Darüber hinaus ist zu
beachten, dass es sich bei der Veräußerung der betroffenen Flächen und dem
Abschluss eines entsprechenden stadtbaulichen Vertrages mit den Investoren
nicht um ein Geschäft der laufenden Verwaltung handelte, welches der
Beschuldigte alleinverantwortlich hätte vornehmen können. Demzufolge stimmte
die Bürgerschaft lt. einer Presseveröffentlichung vom 17.05.2005 in der
Lübecker Stadtzeitung diesem Flächenverkauf und damit auch der Preisgestaltung
am 28.04.2005 zu. Nicht zuletzt aufgrund der ordnungsgemäßen Beteiligung und
Zustimmung der willensbildenden Bürgerschaft der Hansestadt Lübeck sind auch
insoweit keine Anhaltspunkte ersichtlich, die auf das Vorliegen von
Korruptionsstraftaten schließen ließen. Schließlich ist die Staatsanwaltschaft
nicht berufen, Entscheidungen der Selbstverwaltungsorgane der Kommunen, die u.

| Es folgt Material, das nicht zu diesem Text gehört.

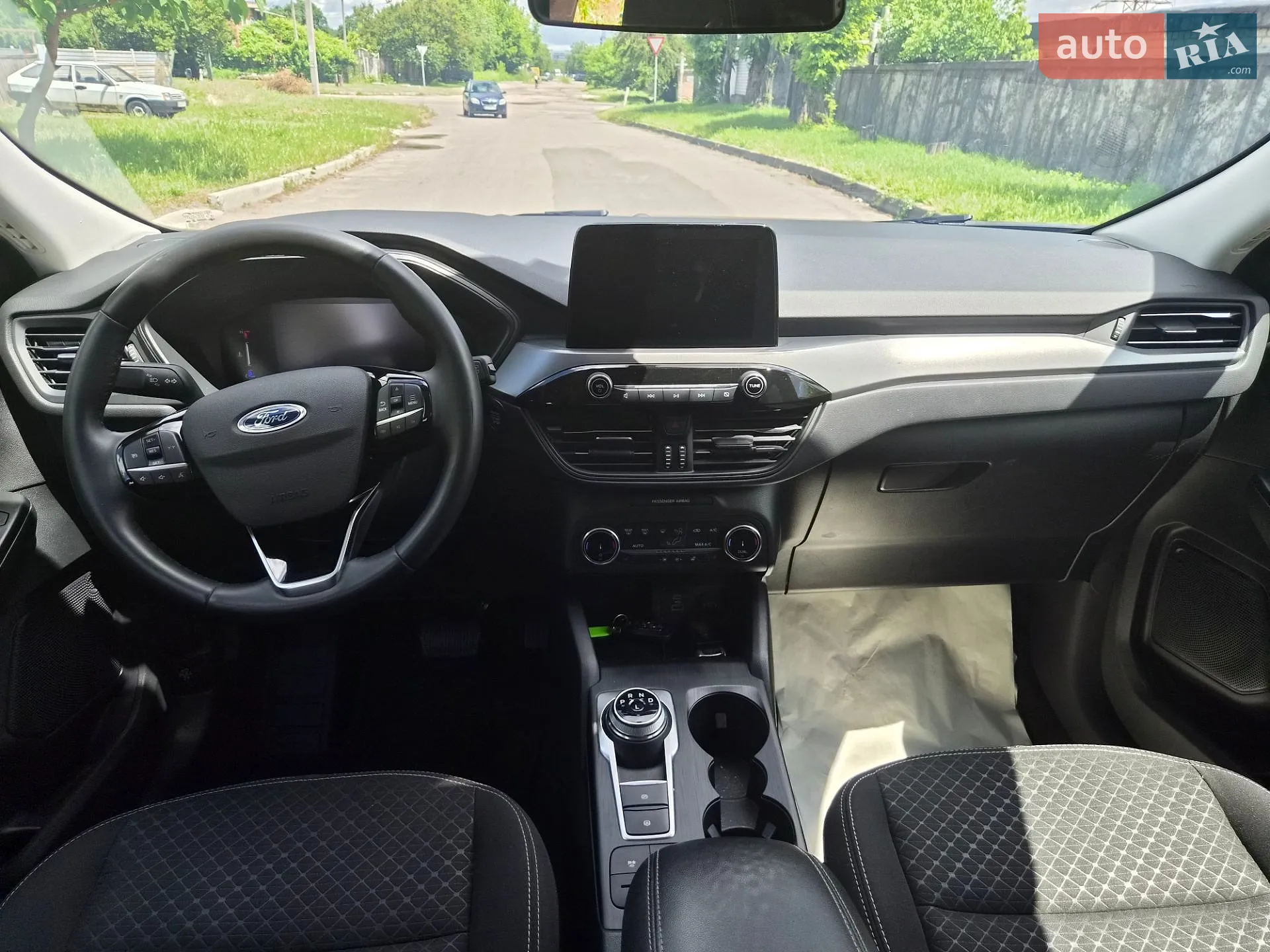 2023 Ford Escape - мініатюра 15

U. aus gesamtwirtschaftlichen Erwägungen getroffen wurden, zu überprüfen.
Insofern verbieten sich weitere Ermittlungsmaßnahmen, da solche rechtlich als
strafprozessual unzulässige Vorfeldermittlungen anzusehen wären, die erst dazu dienen,
tatsächliche Anhaltspunkte für das Vorliegen von Straftaten zu gewinnen.
Ich habe deshalb davon
abgesehen, ein Ermittlungsverfahren einzuleiten (§§ 152 Abs. 2, 170 Abs. 2
StPO).
Anmerkung:
1)
Die
Staatsanwaltschaft hätte selbstverständlich auch im Vorprüfungsverfahren
ermitteln müssen, ob der Verkauf einer Ausschreibung bedurft hätte. Wäre dies
der Fall gewesen, hätte an der Einleitung eines Ermittlungsverfahrens kein Weg
vorbeigeführt.
2)
Aber allein
schon die exorbitante Diskrepanz der Verkaufserlöse von Bürgern der Hansestadt
einerseits und dem Investor andererseits - im Extremfall 204,52 Euro zu 27,30
Euro, was nur 13,3 % entspricht - müsste eine ernsthaft an Aufklärung
interessierte Staatsanwaltschaft wachrütteln.
3)
Die
Mitwirkung bzw. Zustimmung der Bürgerschaft ist kein Argument, solange man
nicht einmal ermittelt, ob und gegebenenfalls welche Kritik von Gegenstimmen
geltend gemacht wurde oder ob die Verwaltung der Bürgerschaft mit der Beschlußvorlage
(wie so oft) Sand in die Augen gestreut hat. Im übrigen ist ein Bürgerschaftsbeschluß
grundsätzlich nicht geeignet, ein eventuell strafrechtlich relevantes Handeln
zu legalisieren. Letztlich kann man die Bürgerschaft überspitzt mit einer -
teilweise mehr oder weniger volltrunkenen - Hammelherde vergleichen, die durch
Aufsichtsratsposten in immer mehr ausgegründeten GmbHs ruhig gestellt wird,
wobei die beiden großen Fraktionen mehr oder weniger blind ihrem Vorsitzenden
hinterherlaufen, der seine Weisungen oft genug aus Club, Loge, Kaufmannschaft,
VFB-Wirtschaftsrat oder sonstigem Establishment erhält.